Short task: Reproduce all entries word for word.

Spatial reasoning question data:
::::

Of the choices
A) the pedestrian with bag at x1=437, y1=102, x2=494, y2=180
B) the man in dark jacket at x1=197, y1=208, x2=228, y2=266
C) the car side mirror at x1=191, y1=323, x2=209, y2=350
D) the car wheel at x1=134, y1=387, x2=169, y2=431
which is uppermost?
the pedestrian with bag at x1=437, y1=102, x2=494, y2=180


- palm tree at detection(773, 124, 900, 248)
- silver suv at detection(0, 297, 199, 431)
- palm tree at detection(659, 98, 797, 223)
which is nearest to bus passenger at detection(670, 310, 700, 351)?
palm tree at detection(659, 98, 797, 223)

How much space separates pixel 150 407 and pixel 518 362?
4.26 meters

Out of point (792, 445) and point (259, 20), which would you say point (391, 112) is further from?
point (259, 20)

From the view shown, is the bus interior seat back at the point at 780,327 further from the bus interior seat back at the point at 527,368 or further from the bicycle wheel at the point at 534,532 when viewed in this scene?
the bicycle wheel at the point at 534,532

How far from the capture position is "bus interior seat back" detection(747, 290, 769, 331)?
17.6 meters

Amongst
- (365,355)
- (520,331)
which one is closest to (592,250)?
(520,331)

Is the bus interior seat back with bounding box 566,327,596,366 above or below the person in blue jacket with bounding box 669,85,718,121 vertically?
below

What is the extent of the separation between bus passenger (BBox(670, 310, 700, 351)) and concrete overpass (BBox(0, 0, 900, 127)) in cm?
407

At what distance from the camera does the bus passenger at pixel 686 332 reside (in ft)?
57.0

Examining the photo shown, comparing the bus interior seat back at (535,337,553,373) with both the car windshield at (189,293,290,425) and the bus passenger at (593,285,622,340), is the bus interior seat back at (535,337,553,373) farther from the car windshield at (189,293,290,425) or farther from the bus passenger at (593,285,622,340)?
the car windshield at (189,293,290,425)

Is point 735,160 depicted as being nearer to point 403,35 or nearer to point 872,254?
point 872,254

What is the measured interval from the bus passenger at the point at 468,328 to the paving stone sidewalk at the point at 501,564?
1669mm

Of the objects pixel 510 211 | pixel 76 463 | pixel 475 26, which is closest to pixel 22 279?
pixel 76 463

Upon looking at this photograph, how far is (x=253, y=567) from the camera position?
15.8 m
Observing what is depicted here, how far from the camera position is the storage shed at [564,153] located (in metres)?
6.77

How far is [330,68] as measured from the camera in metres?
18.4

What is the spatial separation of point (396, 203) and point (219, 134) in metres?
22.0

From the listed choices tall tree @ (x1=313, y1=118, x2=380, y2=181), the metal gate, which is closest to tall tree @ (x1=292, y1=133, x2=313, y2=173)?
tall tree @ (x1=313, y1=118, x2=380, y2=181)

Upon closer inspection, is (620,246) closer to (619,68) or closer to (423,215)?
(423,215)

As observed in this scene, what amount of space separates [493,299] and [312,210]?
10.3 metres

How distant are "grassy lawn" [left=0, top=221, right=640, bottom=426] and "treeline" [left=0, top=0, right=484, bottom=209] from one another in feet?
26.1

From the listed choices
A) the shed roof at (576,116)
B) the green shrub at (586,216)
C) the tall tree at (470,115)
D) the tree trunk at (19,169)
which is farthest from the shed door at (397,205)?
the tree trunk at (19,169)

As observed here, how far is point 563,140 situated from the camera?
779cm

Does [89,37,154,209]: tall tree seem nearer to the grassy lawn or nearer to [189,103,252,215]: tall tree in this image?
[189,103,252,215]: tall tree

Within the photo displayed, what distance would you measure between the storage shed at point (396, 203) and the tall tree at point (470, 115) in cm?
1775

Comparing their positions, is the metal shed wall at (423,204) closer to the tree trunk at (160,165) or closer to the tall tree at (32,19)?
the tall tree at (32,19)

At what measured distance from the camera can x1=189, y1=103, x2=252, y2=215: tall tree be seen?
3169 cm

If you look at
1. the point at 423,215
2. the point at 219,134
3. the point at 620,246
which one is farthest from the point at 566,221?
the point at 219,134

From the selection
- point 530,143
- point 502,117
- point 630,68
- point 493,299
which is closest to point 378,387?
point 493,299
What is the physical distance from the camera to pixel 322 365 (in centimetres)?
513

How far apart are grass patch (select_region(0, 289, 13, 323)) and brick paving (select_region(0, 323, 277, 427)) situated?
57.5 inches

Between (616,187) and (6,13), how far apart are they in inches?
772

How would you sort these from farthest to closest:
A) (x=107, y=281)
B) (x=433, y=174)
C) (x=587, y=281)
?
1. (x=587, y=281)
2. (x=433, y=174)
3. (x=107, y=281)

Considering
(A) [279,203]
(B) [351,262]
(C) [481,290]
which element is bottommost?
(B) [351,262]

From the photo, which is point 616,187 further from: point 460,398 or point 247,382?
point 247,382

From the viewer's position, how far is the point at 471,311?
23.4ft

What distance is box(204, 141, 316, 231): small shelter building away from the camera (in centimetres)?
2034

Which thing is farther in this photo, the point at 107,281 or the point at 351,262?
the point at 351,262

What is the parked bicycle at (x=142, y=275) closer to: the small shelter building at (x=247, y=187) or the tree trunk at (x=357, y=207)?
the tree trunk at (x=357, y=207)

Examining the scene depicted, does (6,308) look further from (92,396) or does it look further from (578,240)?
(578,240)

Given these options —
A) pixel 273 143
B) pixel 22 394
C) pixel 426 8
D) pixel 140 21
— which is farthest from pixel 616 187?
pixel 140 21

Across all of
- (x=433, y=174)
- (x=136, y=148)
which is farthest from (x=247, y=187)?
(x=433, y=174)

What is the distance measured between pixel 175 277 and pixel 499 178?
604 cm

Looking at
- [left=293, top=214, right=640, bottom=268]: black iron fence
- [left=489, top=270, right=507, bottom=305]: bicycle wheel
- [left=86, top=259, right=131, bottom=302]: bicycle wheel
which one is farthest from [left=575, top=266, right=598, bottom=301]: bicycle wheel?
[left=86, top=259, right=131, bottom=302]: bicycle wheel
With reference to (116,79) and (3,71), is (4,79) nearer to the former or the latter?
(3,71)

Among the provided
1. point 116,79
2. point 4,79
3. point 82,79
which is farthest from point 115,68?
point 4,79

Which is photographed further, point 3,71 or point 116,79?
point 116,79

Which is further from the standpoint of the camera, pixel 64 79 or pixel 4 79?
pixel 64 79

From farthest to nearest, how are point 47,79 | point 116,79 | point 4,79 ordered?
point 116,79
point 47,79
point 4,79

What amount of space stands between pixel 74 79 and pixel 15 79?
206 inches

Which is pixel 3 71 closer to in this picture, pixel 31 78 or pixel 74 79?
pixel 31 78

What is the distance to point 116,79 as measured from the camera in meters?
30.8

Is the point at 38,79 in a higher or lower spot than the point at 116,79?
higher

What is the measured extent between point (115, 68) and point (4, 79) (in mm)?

::::

Response to the task:
Of the choices
A) the pedestrian with bag at x1=437, y1=102, x2=494, y2=180
B) the man in dark jacket at x1=197, y1=208, x2=228, y2=266
C) the car side mirror at x1=191, y1=323, x2=209, y2=350
D) the car wheel at x1=134, y1=387, x2=169, y2=431
which is uppermost?
the pedestrian with bag at x1=437, y1=102, x2=494, y2=180


- palm tree at detection(773, 124, 900, 248)
- silver suv at detection(0, 297, 199, 431)
- palm tree at detection(659, 98, 797, 223)
which is nearest to bus passenger at detection(670, 310, 700, 351)?
palm tree at detection(659, 98, 797, 223)

How much space separates pixel 150 407 and pixel 518 362?
4.26 meters

Out of point (792, 445) and point (259, 20), which would you say point (391, 112) is further from?
point (259, 20)

From the view shown, is the bus interior seat back at the point at 780,327 further from the bus interior seat back at the point at 527,368 or further from the bicycle wheel at the point at 534,532 when viewed in this scene?
the bicycle wheel at the point at 534,532

How far from the capture position is "bus interior seat back" detection(747, 290, 769, 331)?
17.6 meters

Amongst
- (365,355)
- (520,331)
which one is closest to (592,250)?
(520,331)

Is the bus interior seat back with bounding box 566,327,596,366 above or below the person in blue jacket with bounding box 669,85,718,121 vertically?
below

What is the extent of the separation between bus passenger (BBox(670, 310, 700, 351)) and concrete overpass (BBox(0, 0, 900, 127)) in cm?
407

At what distance from the camera does the bus passenger at pixel 686 332 reside (in ft)?
57.0

Examining the photo shown, comparing the bus interior seat back at (535,337,553,373) with both the car windshield at (189,293,290,425) and the bus passenger at (593,285,622,340), is the bus interior seat back at (535,337,553,373) farther from the car windshield at (189,293,290,425) or farther from the bus passenger at (593,285,622,340)?
the car windshield at (189,293,290,425)

Is point 735,160 depicted as being nearer to point 403,35 or nearer to point 872,254?
point 872,254

What is the measured interval from the bus passenger at the point at 468,328 to the paving stone sidewalk at the point at 501,564?
1669mm

Of the objects pixel 510 211 | pixel 76 463 | pixel 475 26, which is closest to pixel 22 279?
pixel 76 463

Upon looking at this photograph, how far is (x=253, y=567) from the camera position?
15.8 m
Observing what is depicted here, how far from the camera position is the storage shed at [564,153] located (in metres)?
6.77

How far is [330,68] as measured from the camera in metres?
18.4

What is the spatial separation of point (396, 203) and point (219, 134) in metres?
22.0

From the listed choices tall tree @ (x1=313, y1=118, x2=380, y2=181), the metal gate, which is closest to tall tree @ (x1=292, y1=133, x2=313, y2=173)?
tall tree @ (x1=313, y1=118, x2=380, y2=181)

Upon closer inspection, is (620,246) closer to (619,68) or closer to (423,215)?
(423,215)

As observed in this scene, what amount of space separates [493,299] and [312,210]?
10.3 metres

How distant are "grassy lawn" [left=0, top=221, right=640, bottom=426] and "treeline" [left=0, top=0, right=484, bottom=209] from one another in feet?
26.1

From the listed choices
A) the shed roof at (576,116)
B) the green shrub at (586,216)
C) the tall tree at (470,115)
D) the tree trunk at (19,169)
which is farthest from the shed door at (397,205)?
the tree trunk at (19,169)

As observed here, how far is point 563,140 situated from the camera?
779cm

Does [89,37,154,209]: tall tree seem nearer to the grassy lawn or nearer to [189,103,252,215]: tall tree in this image?
[189,103,252,215]: tall tree

Within the photo displayed, what distance would you measure between the storage shed at point (396, 203) and the tall tree at point (470, 115) in cm?
1775

Comparing their positions, is the metal shed wall at (423,204) closer to the tree trunk at (160,165) or closer to the tall tree at (32,19)?
the tall tree at (32,19)

At what measured distance from the camera can x1=189, y1=103, x2=252, y2=215: tall tree be seen?
3169 cm

If you look at
1. the point at 423,215
2. the point at 219,134
3. the point at 620,246
which one is farthest from the point at 566,221?
the point at 219,134

From the selection
- point 530,143
- point 502,117
- point 630,68
- point 493,299
which is closest to point 378,387?
point 493,299
What is the physical distance from the camera to pixel 322 365 (in centimetres)?
513

How far apart are grass patch (select_region(0, 289, 13, 323)) and brick paving (select_region(0, 323, 277, 427)) situated?
57.5 inches

Between (616,187) and (6,13), how far apart are they in inches?
772

How would you sort these from farthest to closest:
A) (x=107, y=281)
B) (x=433, y=174)
C) (x=587, y=281)
?
1. (x=587, y=281)
2. (x=433, y=174)
3. (x=107, y=281)

Considering
(A) [279,203]
(B) [351,262]
(C) [481,290]
which element is bottommost?
(B) [351,262]

From the photo, which is point 616,187 further from: point 460,398 or point 247,382?
point 247,382

From the viewer's position, how far is the point at 471,311?
23.4ft

What distance is box(204, 141, 316, 231): small shelter building away from the camera (in centimetres)?
2034

Which thing is farther in this photo, the point at 107,281 or the point at 351,262?
the point at 351,262

What is the parked bicycle at (x=142, y=275) closer to: the small shelter building at (x=247, y=187) or the tree trunk at (x=357, y=207)?
the tree trunk at (x=357, y=207)

Examining the scene depicted, does (6,308) look further from (92,396) or does it look further from (578,240)?
(578,240)

Given these options —
A) pixel 273 143
B) pixel 22 394
C) pixel 426 8
D) pixel 140 21
— which is farthest from pixel 616 187?
pixel 140 21

Across all of
- (x=433, y=174)
- (x=136, y=148)
which is farthest from (x=247, y=187)?
(x=433, y=174)

What is the distance measured between pixel 175 277 and pixel 499 178?
604 cm

Looking at
- [left=293, top=214, right=640, bottom=268]: black iron fence
- [left=489, top=270, right=507, bottom=305]: bicycle wheel
- [left=86, top=259, right=131, bottom=302]: bicycle wheel
which one is farthest from [left=575, top=266, right=598, bottom=301]: bicycle wheel?
[left=86, top=259, right=131, bottom=302]: bicycle wheel
With reference to (116,79) and (3,71), is (4,79) nearer to the former or the latter?
(3,71)

Among the provided
1. point 116,79
2. point 4,79
3. point 82,79
which is farthest from point 115,68?
point 4,79

Which is photographed further, point 3,71 or point 116,79?
point 116,79

Which is further from the standpoint of the camera, pixel 64 79 or pixel 4 79?
pixel 64 79

From farthest to nearest, how are point 47,79 | point 116,79 | point 4,79 ordered?
point 116,79
point 47,79
point 4,79

What amount of space stands between pixel 74 79 and pixel 15 79?
206 inches

Which is pixel 3 71 closer to in this picture, pixel 31 78 or pixel 74 79?
pixel 31 78

What is the distance to point 116,79 as measured from the camera in meters?
30.8

Is the point at 38,79 in a higher or lower spot than the point at 116,79?
higher

What is the measured extent between point (115, 68) and point (4, 79) (in mm)?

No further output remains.